IRS Form 14654: Certification by U.S. Person Residing in the United States for Streamlined Domestic Offshore Procedures

Form 14654 is the IRS form at the core of the Streamlined Domestic Offshore Procedures.

IRS Form 14654 is specifically designed for U.S. taxpayers residing in the United States who are seeking to come into compliance with their tax obligations regarding previously unreported foreign financial assets and income.
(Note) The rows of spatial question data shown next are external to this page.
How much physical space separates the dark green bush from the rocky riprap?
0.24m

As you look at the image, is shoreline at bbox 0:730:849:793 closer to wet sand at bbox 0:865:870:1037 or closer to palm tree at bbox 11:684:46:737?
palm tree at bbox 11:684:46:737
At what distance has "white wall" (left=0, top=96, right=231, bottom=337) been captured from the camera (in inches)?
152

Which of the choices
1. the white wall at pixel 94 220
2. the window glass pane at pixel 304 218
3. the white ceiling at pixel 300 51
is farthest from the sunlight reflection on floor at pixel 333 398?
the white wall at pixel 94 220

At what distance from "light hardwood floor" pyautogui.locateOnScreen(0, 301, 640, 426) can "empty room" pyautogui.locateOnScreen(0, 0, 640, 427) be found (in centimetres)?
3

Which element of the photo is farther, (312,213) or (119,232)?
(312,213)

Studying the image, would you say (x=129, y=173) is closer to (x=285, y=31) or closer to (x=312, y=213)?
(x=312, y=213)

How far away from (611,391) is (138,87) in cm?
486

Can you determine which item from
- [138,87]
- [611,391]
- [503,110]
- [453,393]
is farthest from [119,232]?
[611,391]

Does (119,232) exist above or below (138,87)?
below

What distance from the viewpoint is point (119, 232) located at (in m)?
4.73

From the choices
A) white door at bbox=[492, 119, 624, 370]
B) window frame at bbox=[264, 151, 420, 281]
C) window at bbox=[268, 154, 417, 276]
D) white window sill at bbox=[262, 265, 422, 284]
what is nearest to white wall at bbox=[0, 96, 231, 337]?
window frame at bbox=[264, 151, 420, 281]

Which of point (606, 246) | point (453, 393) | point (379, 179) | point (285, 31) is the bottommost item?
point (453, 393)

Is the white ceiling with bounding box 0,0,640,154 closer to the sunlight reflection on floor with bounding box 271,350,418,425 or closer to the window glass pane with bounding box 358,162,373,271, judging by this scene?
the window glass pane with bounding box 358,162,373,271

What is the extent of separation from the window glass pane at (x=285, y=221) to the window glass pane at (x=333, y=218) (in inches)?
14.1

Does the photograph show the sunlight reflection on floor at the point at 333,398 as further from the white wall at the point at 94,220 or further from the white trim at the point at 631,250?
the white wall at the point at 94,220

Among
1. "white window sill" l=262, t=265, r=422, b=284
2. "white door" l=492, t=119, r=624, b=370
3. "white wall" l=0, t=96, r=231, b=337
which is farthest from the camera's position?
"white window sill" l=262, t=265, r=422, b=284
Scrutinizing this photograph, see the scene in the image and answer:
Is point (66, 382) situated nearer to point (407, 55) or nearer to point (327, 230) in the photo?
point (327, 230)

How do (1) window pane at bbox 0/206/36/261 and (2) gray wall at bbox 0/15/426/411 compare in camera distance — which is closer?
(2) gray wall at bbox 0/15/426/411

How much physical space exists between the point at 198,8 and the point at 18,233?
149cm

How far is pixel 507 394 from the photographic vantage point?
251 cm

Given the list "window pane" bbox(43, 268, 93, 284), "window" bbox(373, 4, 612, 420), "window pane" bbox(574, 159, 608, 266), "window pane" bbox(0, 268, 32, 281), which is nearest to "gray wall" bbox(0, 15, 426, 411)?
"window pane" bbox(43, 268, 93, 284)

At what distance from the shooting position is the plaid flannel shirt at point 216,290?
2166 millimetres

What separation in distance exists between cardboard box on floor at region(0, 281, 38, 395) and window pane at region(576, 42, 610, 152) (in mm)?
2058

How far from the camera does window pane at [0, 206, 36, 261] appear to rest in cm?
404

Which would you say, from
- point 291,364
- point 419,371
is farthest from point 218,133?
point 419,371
It is a crucial component of the Streamlined Domestic Offshore Procedures (SDOP) program offered by the IRS

The IRS’ Streamlined Domestic Offshore Procedures offer a path to voluntary compliance – and reduced penalties – to US persons (US citizens, US permanent residents and those ‘substantially present’ in the US, as most US work visa holders are) who failed to file any of the following: 

FinCEN Form 114 (Report of Foreign Bank and Financial Accounts, also known as the FBAR), IRS Form 926, IRS Form 3520, IRS Form 3520-A, IRS Form 5471, IRS Form 8621, IRS Form 8865, or IRS Form 8938 and/or failed to pay income tax on earnings from foreign assets.

A critical – arguably, the core – requirement of the Streamlined Domestic Offshore Procedures is establishing that the US taxpayer’s failure to file those Forms and/or report and pay tax on income derived from foreign assets, was non-willful in nature.  

Understanding the Purpose of Form 14654

The IRS Form which contains the US taxpayer’s argument of non-willfulness is called the Form 14653 (if the disclosure is made under the protective provisions of the Streamlined Foreign Offshore Procedures) or the Form 14654 (if the disclosure is made under the protective provisions of the Streamlined Domestic Offshore Procedures).

Call (206) 880-1256 to receive a free, thorough and completely confidential consultation.  You will talk directly with international asset disclosure tax attorney Andrew L. Jones to determine if you are eligible to resolve your noncompliance through the Streamlined Domestic Offshore Procedures!  Experience matters, and working with our firm, which limits its practice exclusively to foreign asset voluntary disclosure cases, means no surprises and no learning on the job.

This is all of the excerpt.